Studios have been plagued with a number of lawsuits from estates in recent years, and has had a bit of trouble defending them. Most famously and most recently, the estates of authors who created "Superman" and "Lassie" invoked 1976 and 1998 statutory adjustments in U.S. Copyright law to terminate a copyright assignments to studios. We wrote about the Superman and Lassie cases last year. Many of these cases involved attorney Marc Toberoff on the plaintiff side, creating a world of trouble for studios that believed they had locked these properties up decades earlier.
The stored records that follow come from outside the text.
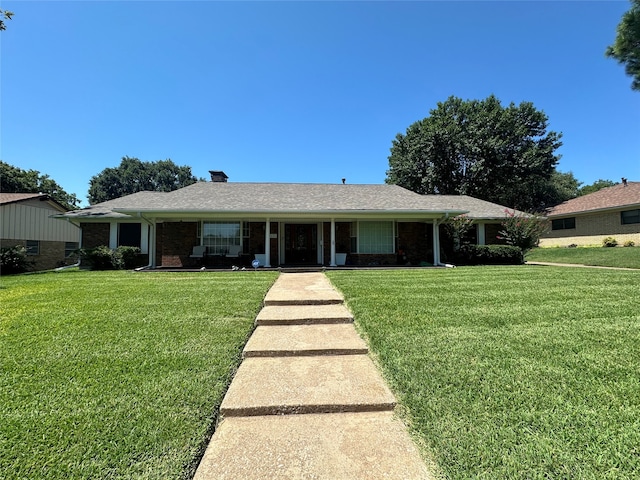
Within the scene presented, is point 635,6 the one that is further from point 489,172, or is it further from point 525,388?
point 489,172

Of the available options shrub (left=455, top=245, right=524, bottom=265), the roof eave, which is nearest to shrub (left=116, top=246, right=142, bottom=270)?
shrub (left=455, top=245, right=524, bottom=265)

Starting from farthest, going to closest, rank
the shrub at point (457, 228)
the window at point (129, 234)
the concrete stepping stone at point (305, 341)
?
the window at point (129, 234) → the shrub at point (457, 228) → the concrete stepping stone at point (305, 341)

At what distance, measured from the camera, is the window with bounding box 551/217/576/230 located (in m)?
22.2

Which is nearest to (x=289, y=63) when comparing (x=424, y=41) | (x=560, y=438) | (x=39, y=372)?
(x=424, y=41)

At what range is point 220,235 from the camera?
13.2 metres

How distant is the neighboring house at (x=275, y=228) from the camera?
12234mm

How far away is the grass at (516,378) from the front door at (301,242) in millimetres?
8479

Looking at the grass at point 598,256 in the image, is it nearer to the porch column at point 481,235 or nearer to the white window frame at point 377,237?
the porch column at point 481,235

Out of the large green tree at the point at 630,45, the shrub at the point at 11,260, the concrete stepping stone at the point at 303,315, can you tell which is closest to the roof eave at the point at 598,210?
the large green tree at the point at 630,45

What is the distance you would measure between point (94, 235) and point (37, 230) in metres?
7.21

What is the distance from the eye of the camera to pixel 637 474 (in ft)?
5.75

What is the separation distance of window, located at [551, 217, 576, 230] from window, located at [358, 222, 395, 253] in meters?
17.8

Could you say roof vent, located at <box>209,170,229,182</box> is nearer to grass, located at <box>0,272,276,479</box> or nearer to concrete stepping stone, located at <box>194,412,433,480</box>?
grass, located at <box>0,272,276,479</box>

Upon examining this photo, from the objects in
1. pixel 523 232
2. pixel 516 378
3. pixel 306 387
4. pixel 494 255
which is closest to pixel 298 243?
pixel 494 255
Representing Paula Petrella in this case is Glen Kulik of Kulik Gottesman. The plaintiff is relying not on "termination" but on "reversion," or what happens when an author dies before renewal of a copyright term comes up. The U.S. Supreme Court addressed this issue in its well-known 1990 "Rear Window" decision Stewart v. Abend with a favorable rulingn to the successor of the author, though studios have managed to navigate themselves out of tricky situations like this one before.